L’oro bianco dei nostri pascoli

Rivista: La Casana
Editore: Carige
Luogo di pubblicazione: Genova
Data: 2020, n°1
(pubblicato sotto pseudonimo)

Categoria: Tag: ID:3078

Descrizione

“Com’ero ai giorni del mio autunno, quando l’amicizia di Dio riposava sulla mia tenda, quando l’Onnipotente era ancora con me e i miei figli mi stavano attorno! Lavavo i piedi nel latte e la roccia mi versava ruscelli d’olio”

Nella Bibbia (Gb 29, 4-6) queste sono le parole usate da Giobbe per esprimere l’abbondanza di beni materiali e spirituali di cui godeva prima che iniziassero le sue sventure; “lavavo i piedi nel latte”: quale meraviglia più meravigliosa poteva immaginare un pastore mediorientale del V secolo a.C.?
Nel Bhāgavata Purāņa, uno dei numerosi testi sacri dell’induismo, ipoteticamente scritto intorno al 3100 a.C., si legge che ci fu una grande carestia e il re Prithu (considerato un avatar del dio Visnù e l’iniziatore della civiltà umana) armato di arco e frecce voleva costringere la terra a nutrire il suo popolo; la terra prese le sembianze di una vacca e lo implorò di risparmiarla in cambio del latte con cui avrebbe potuto sfamare tutta la gente. Da allora nell’India induista le vacche si mungono ma non si uccidono.

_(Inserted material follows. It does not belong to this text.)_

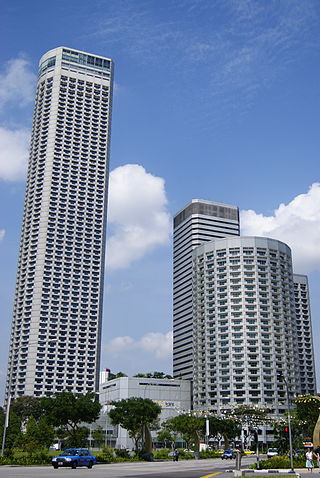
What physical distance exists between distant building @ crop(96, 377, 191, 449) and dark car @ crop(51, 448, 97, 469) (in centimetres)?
11390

Nati, cresciuti e viventi come siamo in una “civiltà del latte” quali sono quelle mediterranee e indoeuropee, spesso ci stupiamo di apprendere che esistono popolazioni umane che non consumano e non sono in grado di digerire il latte e i suoi derivati; il latte non rientra nell’alimentazione naturale e storica dei popoli dell’Estremo Oriente, di gran parte dell’Africa centromeridionale e dei nativi americani. Questo semplicemente perché per tutti i mammiferi (e Homo sapiens è un mammifero come gli altri) il latte è un alimento necessario per i cuccioli ma solo per loro. I mammiferi adulti non consumano latte, sono intolleranti al lattosio, diventando adulti si perde la capacità di digerirlo (e quindi sbagliano coloro che danno il latte ai gatti adulti, ai quali piace ma fa male). Ma allora perché noi si? Perché le popolazioni umane che durante il Neolitico hanno sviluppato l’allevamento e la pastorizia si sono abituate al consumo di latte e per mutazioni genetiche avvenute probabilmente a partire da 7000 anni fa hanno acquisito la capacità di produrre anche in età adulta l’enzima lattasi, che ci permette di scindere il lattosio nei digeribili zuccheri galattosio e glucosio. Questo però è avvenuto solo nell’ambito dei popoli allevatori e pastori, in Vicino e Medio Oriente, in Europa e in alcune parti dell’Africa. Accidentalmente, qualche umano adulto appartenente ai “popoli del latte” perde questa capacità digestiva acquisita dai suoi antenati e “diventa normale” non riuscendo più a digerirlo.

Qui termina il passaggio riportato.